There seem to be two reasons why the two recent books on the Geniza devote so much more space to the Geniza’s discovery than to its contents. One is that, by one estimate, only 15 percent of the 300,000 documents have been properly studied to date. Second is the sheer volume, even of the documents so studied, which defies covering in a book. To get a true picture of the magnitude, one should note that a large portion, thousands, of the Geniza documents consist of palimpsests, or recycled bits of manuscripts. Given the scarcity of parchment and other writing supplies, it was common practice centuries ago to write over existing text. The old text often reappeared (became readable) with time. The Geniza treasure is, thus, potentially richer than the number of the manuscripts suggests. One is, therefore, forced to be selective in discussing the Geniza’s contents. Glickman was fascinated by the Ben Sirah, mirroring Schechter’s own fascination with it which led him to uncover more of its Hebrew original in the rubble. Hoffman and Cole focused some of their attention, rather, on the poetry of Yannai—a 6th century AD Hebrew poet and one of the earliest composers of a form of Hebrew verse called piyyut. Some 300 such piyyutim were discovered in the Geniza, many of them in palimpsests. Cole, a poet himself, displays a close affinity for and appreciation of Yannai’s work.
In explaining why the Dead Sea Scrolls discovered in a cave in Qumran have traditionally drawn more attention than the Geniza treasure, Glickman makes the point that whereas the Dead Sea Scrolls were the product of an ascetic sect, known as the Essenes, and had place and time-specific common themes, the Geniza documents are all over the place, so-to-speak, which complicates the task of writing about them.

Scene-based reasoning records
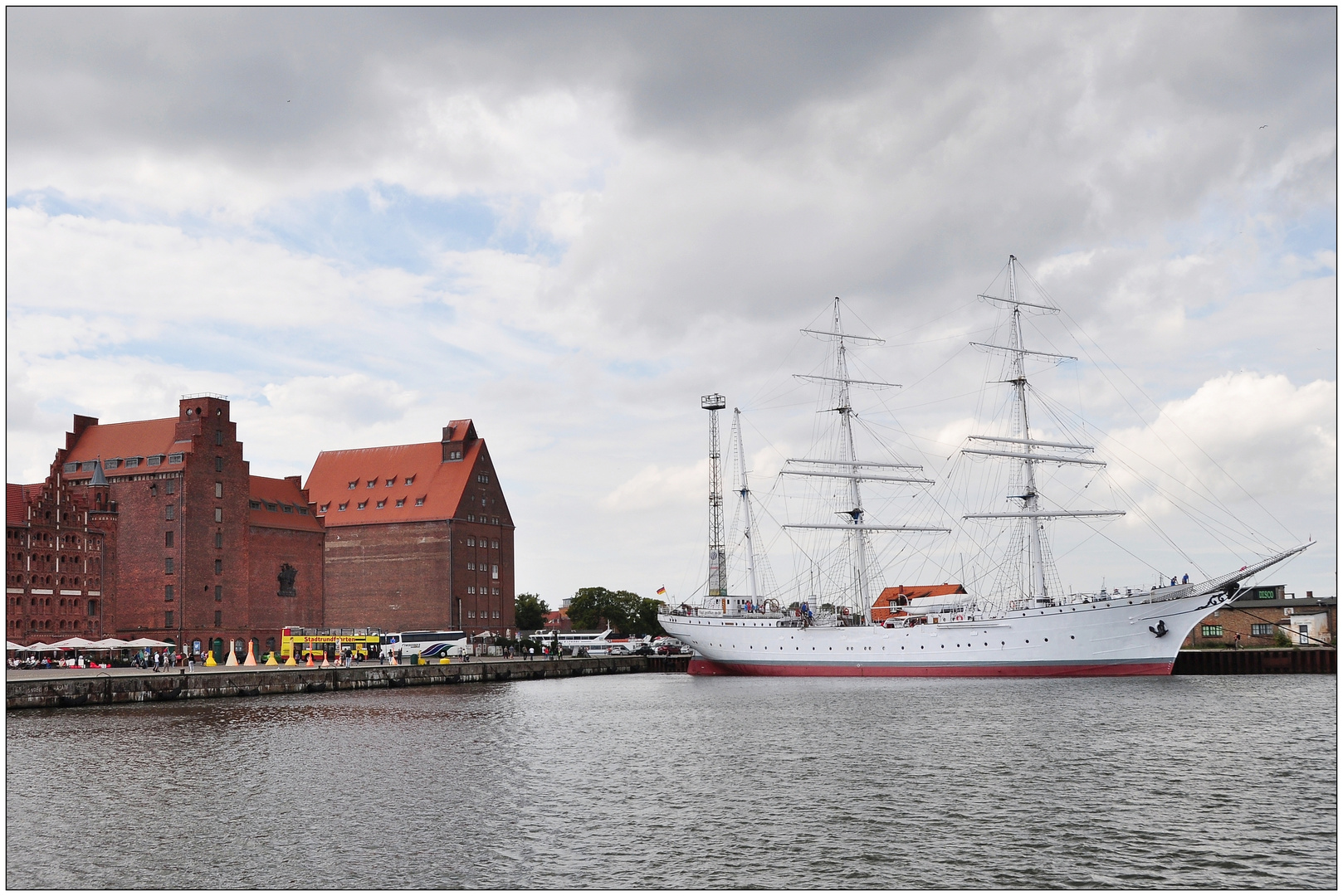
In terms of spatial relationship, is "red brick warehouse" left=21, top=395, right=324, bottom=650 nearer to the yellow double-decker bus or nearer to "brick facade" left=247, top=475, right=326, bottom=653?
"brick facade" left=247, top=475, right=326, bottom=653

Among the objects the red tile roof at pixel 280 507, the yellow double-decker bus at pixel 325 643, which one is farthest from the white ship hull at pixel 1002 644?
the red tile roof at pixel 280 507

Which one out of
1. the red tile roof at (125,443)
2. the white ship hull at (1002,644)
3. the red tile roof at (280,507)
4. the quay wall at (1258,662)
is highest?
the red tile roof at (125,443)

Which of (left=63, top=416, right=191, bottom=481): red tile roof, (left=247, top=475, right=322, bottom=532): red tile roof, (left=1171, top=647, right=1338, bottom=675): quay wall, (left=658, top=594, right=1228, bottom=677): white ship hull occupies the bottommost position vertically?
(left=1171, top=647, right=1338, bottom=675): quay wall

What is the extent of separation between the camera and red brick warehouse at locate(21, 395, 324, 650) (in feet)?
310

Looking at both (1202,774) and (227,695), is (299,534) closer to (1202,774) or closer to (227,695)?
(227,695)

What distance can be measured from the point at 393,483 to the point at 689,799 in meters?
95.5

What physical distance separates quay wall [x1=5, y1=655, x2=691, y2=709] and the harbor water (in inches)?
208

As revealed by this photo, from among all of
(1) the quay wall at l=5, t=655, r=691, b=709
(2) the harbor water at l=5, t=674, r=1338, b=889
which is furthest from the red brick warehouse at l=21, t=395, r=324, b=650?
(2) the harbor water at l=5, t=674, r=1338, b=889

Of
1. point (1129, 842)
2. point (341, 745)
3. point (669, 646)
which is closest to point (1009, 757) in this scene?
point (1129, 842)

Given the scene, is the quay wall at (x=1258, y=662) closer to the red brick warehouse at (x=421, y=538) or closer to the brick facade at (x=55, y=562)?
the red brick warehouse at (x=421, y=538)

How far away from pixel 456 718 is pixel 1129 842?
35.5 m

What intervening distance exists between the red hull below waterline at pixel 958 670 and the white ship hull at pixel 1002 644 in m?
0.06

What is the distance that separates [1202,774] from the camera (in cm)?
3180

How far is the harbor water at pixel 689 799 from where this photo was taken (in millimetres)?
22047
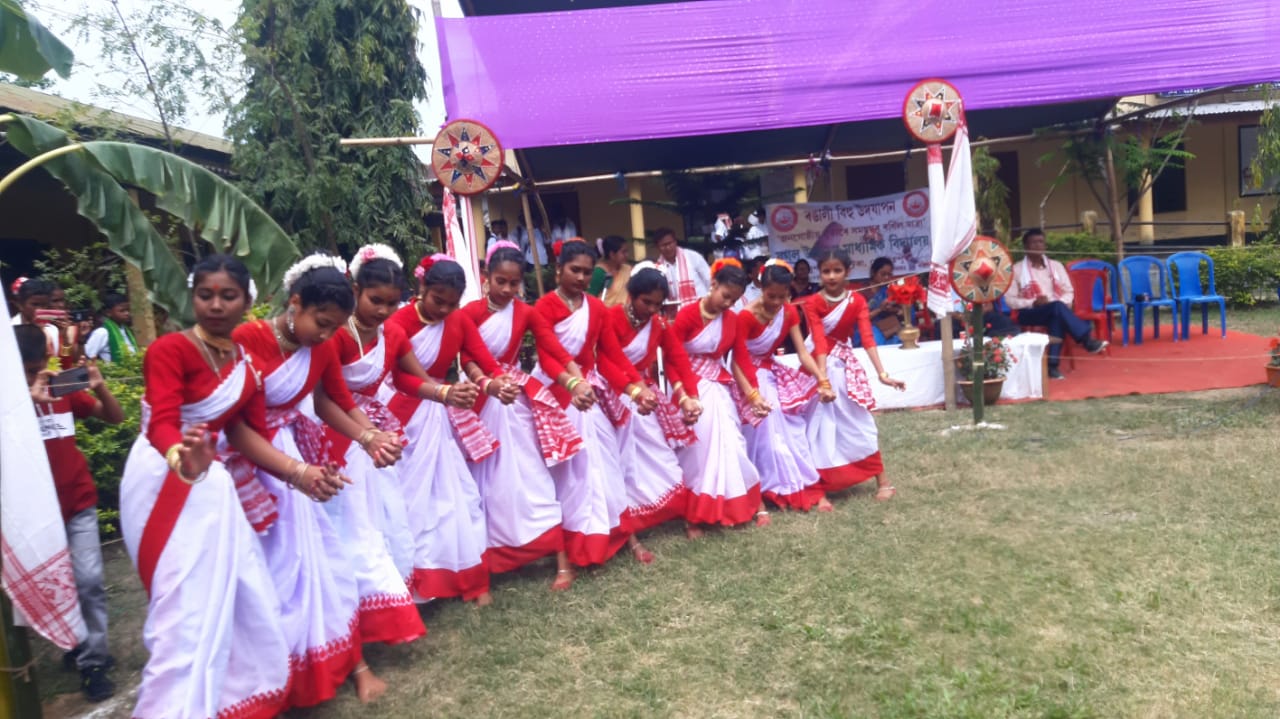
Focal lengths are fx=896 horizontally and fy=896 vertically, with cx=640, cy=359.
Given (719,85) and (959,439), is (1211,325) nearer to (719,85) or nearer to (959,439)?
(959,439)

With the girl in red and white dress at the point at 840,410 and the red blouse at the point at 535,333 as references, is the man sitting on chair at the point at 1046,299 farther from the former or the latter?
the red blouse at the point at 535,333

*To be done*. Reproduce the passage on the Geniza word for word, in full. The items are independent material with no connection to the passage on the Geniza.

*Response below*.
There seem to be two reasons why the two recent books on the Geniza devote so much more space to the Geniza’s discovery than to its contents. One is that, by one estimate, only 15 percent of the 300,000 documents have been properly studied to date. Second is the sheer volume, even of the documents so studied, which defies covering in a book. To get a true picture of the magnitude, one should note that a large portion, thousands, of the Geniza documents consist of palimpsests, or recycled bits of manuscripts. Given the scarcity of parchment and other writing supplies, it was common practice centuries ago to write over existing text. The old text often reappeared (became readable) with time. The Geniza treasure is, thus, potentially richer than the number of the manuscripts suggests. One is, therefore, forced to be selective in discussing the Geniza’s contents. Glickman was fascinated by the Ben Sirah, mirroring Schechter’s own fascination with it which led him to uncover more of its Hebrew original in the rubble. Hoffman and Cole focused some of their attention, rather, on the poetry of Yannai—a 6th century AD Hebrew poet and one of the earliest composers of a form of Hebrew verse called piyyut. Some 300 such piyyutim were discovered in the Geniza, many of them in palimpsests. Cole, a poet himself, displays a close affinity for and appreciation of Yannai’s work.
In explaining why the Dead Sea Scrolls discovered in a cave in Qumran have traditionally drawn more attention than the Geniza treasure, Glickman makes the point that whereas the Dead Sea Scrolls were the product of an ascetic sect, known as the Essenes, and had place and time-specific common themes, the Geniza documents are all over the place, so-to-speak, which complicates the task of writing about them.